O que mais me preocupa em relação à situação atual é que, mesmo com o aumento dos juros da Selic (e é realmente a única ferramenta que qualquer BC tem ao seu dispor para isso), não estamos conseguindo efetividade para combater a inflação. A questão é mais profunda: a inflação atual passa pelos juros da dívida do próprio Estado (ele precisa aumentar o prêmio de seus títulos para rolar sua dívida porque em função do risco de calote percebido por quem compra esses títulos, sejam PF, bancos, empresas, fundos de pensão, etc.) ou seja, ao aumentar o prêmio ele paga mais juros e o espiral só aprofunda. É uma questão de quebra de confiança, pois a maioria simplesmente não acredita que o governo irá fazer o que precisa fazer: controle fiscal, enxugar gastos e despesas. É a expansão monetária do Estado que gera inflação. A correção de preços nas gôndolas não significa aumento de preços, mas perda do poder aquisitivo da moeda: o bem custa o mesmo, mas agora é necessário mais ‘dinheiros’ de uma moeda qualquer para adquiri-lo, porque o ‘dinheiro’ passou a valer menos. Simples assim.

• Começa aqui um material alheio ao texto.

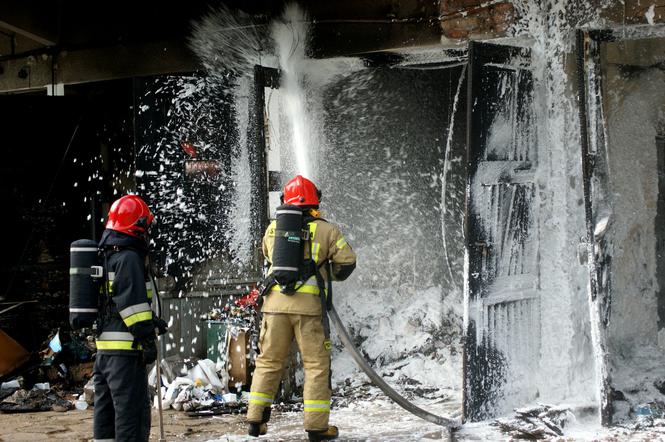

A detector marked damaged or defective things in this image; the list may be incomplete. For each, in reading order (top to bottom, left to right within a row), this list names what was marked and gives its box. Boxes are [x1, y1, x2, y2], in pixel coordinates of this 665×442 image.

burnt door panel [462, 41, 540, 422]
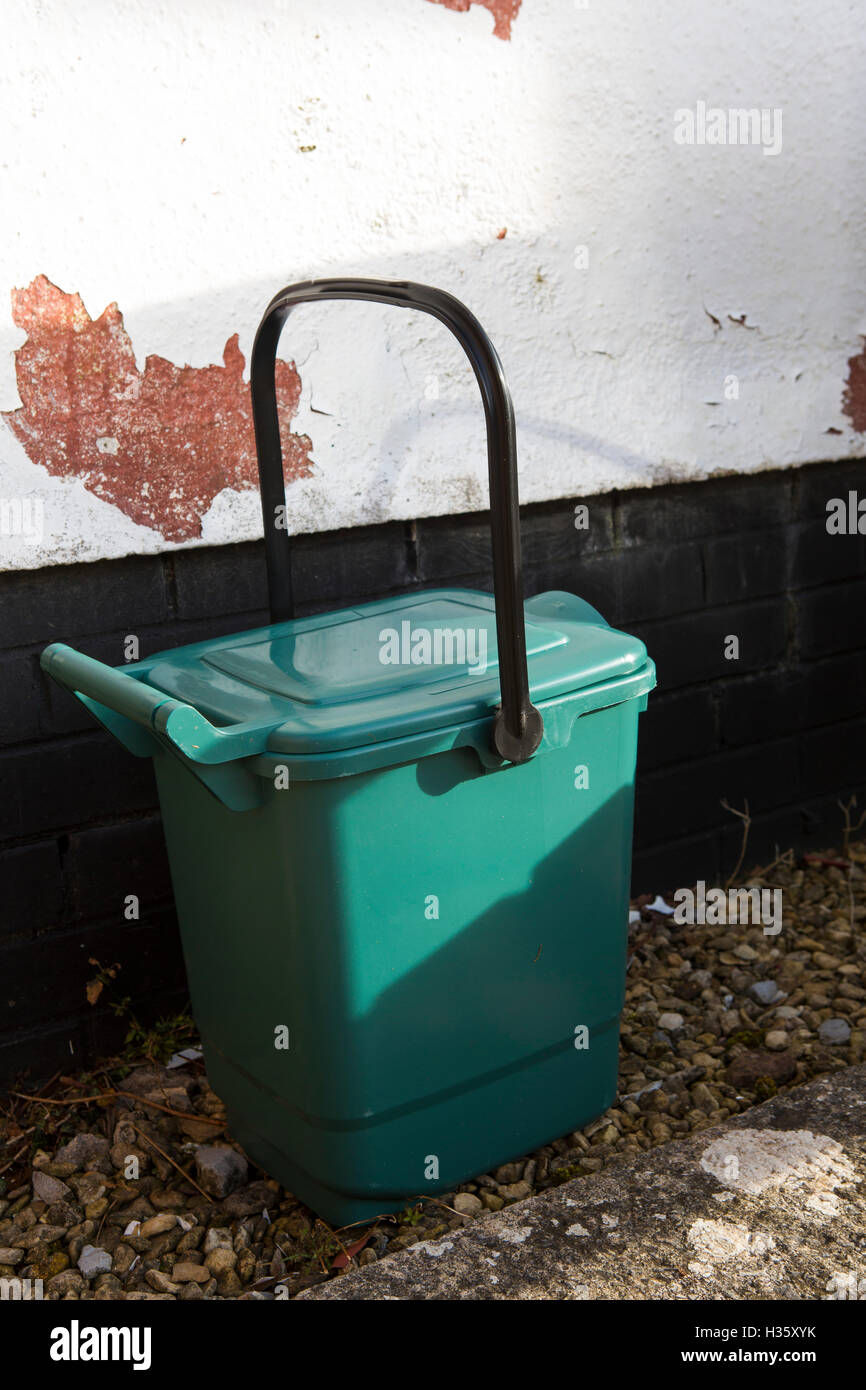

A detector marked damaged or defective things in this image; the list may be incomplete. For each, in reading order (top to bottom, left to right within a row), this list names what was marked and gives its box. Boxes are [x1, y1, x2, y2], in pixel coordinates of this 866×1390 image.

peeling paint patch [428, 0, 522, 41]
peeling paint patch [2, 276, 315, 542]
peeling paint patch [839, 334, 866, 428]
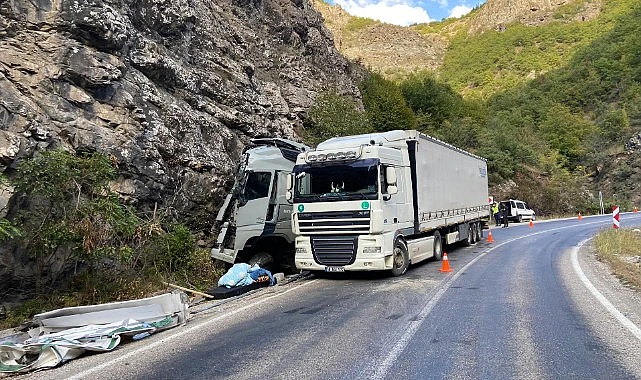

Outro componente da inflação crescer apesar dos esforços do BC em controlá-la por meio da taxa Selic tem um cunho de mentalidade do brasileiro: simplesmente não somos japoneses, kuwaitianos ou chineses, não temos hábito de poupança. Quando vemos a inflação batendo à porta e os juros altos, passamos a antecipar compras ou compramos à vista, por medo de não sermos capazes de fazer isso no futuro. E esse medo é que alimenta o consumo atual. Em uma sociedade onde as famílias têm o hábito da poupança o crédito é mais barato justamente porque há muita gente guardando dinheiro e dispostas a emprestar ao ‘mercado’ em troca de algum juro, então quem toma empréstimo o faz pagando menos, já que a oferta é abundante. Já quando a poupança é insuficiente o crédito se torna mais escasso e caro, ou seja, o tomador de empréstimo paga mais pelo ‘dinheiro’ emprestado porque está competindo por ele com um maior número de tomadores por unidade de ‘dinheiro’.
No Brasil a poupança das famílias é pífia. Além da falta de mentalidade de poupar, o salário médio é baixo (cerca de R$ 2.350,00 - bruto), o que, somado ao custo de vida alto (veja nossa carga tributária escandinava sobre bens e serviços, apesar da entrega raquítica dos serviços públicos) dando pouca margem de manobra para as famílias consumirem e ao mesmo tempo pouparem.
Aqui 50% da população não investe em nada e 68% dos que investem o fazem somente na poupança (que perde para a inflação). O número de brasileiros que investem em outros ativos financeiros não passa de 5%. O endividamento atinge 77% das famílias, sendo que as inadimplentes totalizam 41,8%.
Baixar os juros a fórceps, como alguns defendem, pode até trazer algum resultado de curto prazo para as empresas e seus fluxos de caixa, baixando o valor das linhas de crédito para investimento, etc e pode até tornar a bolsa daqui mais atrativa por um curto período em comparação aos fundos de RF (apesar de seu risco de portfólio concentrado, pois temos poucas empresas listadas em bolsa para ajudar a pulverizar o risco e dar opções aos investidores. Nos últimos 3 anos não foi feito nenhum novo IPO no Brasil, nos EUA, até outubro de 2024 foram computados 186 novos IPO. O Brasil representa menos de 1% do volume financeiro global, os EUA respondem por mais de 50% desse volume e 26% do PIB mundial... só para efeito de comparação), e principalmente ajudaria... o GOVERNO em suas emissões de títulos de dívida. E é esse o real motivo para alguns membros do atual governo insistirem tanto nessa tecla: querem aumentar sua própria dívida pagando menos por ela, mesmo que para isso tenham que corromper a lógica macroeconômica mais básica.
Mas no médio e longo prazos haverá descolamento dos juros futuros, a disparada do câmbio e o aumento exponencial da crise de credibilidade do governo, obrigando novos aumentos de juros para consertar algo que poderia e deveria ser evitado.
Além disso, para quem ganha pouco (75% da população está nas classes CDE), não poupa e já está endividado (e não pode contrair novas dívidas), os juros altos atuais são menos impactantes. Mais importante seria o governo controlar seus gastos, evitar a expansão monetária provocada pelo déficit fiscal, deixando de gerar inflação (depreciação da moeda) que corrói a pouca renda que a maioria das famílias possuem.